**Short web captions**.
§

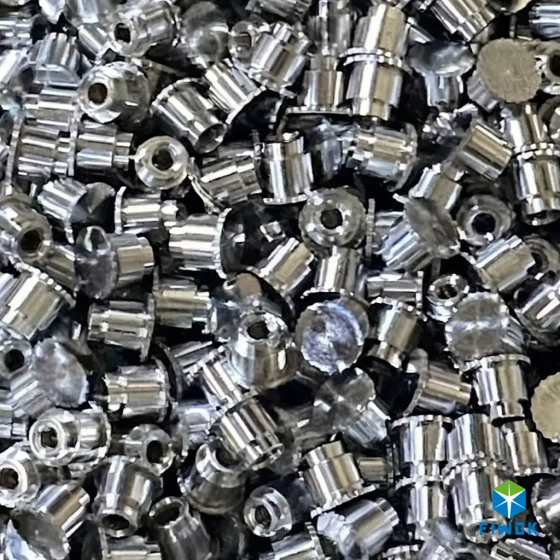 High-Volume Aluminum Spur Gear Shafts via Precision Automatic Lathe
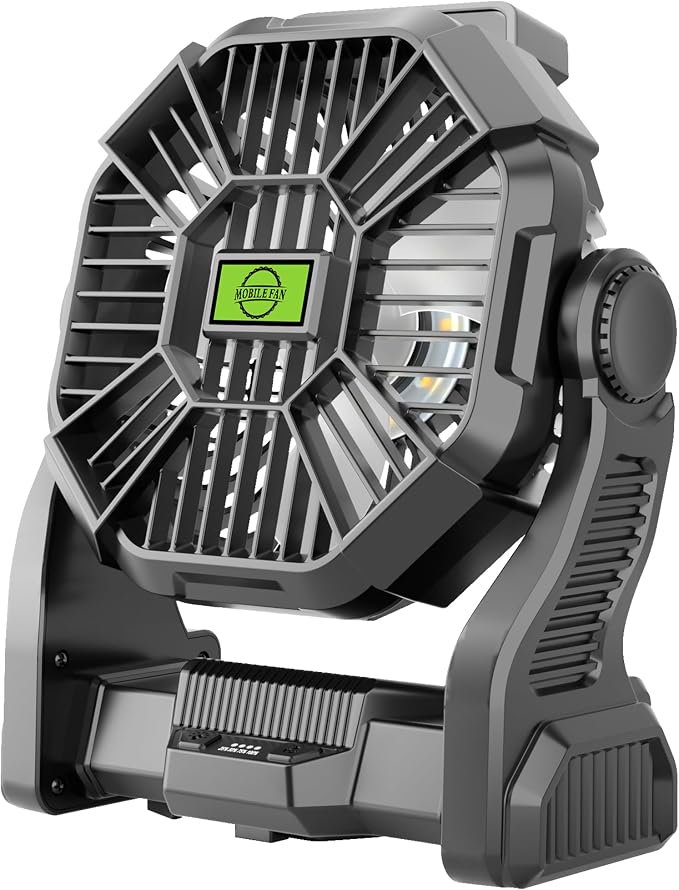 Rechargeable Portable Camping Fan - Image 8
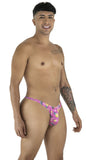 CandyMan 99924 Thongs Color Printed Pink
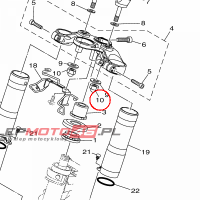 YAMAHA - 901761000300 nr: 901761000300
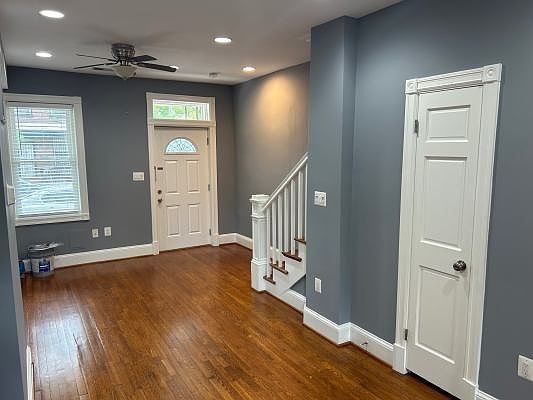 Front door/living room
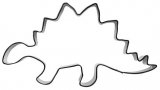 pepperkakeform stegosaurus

§

**What you have to do**.
Write out a verbatim copy of the lines from the line that contains "CandyMan 99924 Thongs Color Printed Pink" through the end of the entries above; pictures are not copied.

**Result of this task**.
 CandyMan 99924 Thongs Color Printed Pink
 YAMAHA - 901761000300 nr: 901761000300
 Front door/living room
 pepperkakeform stegosaurus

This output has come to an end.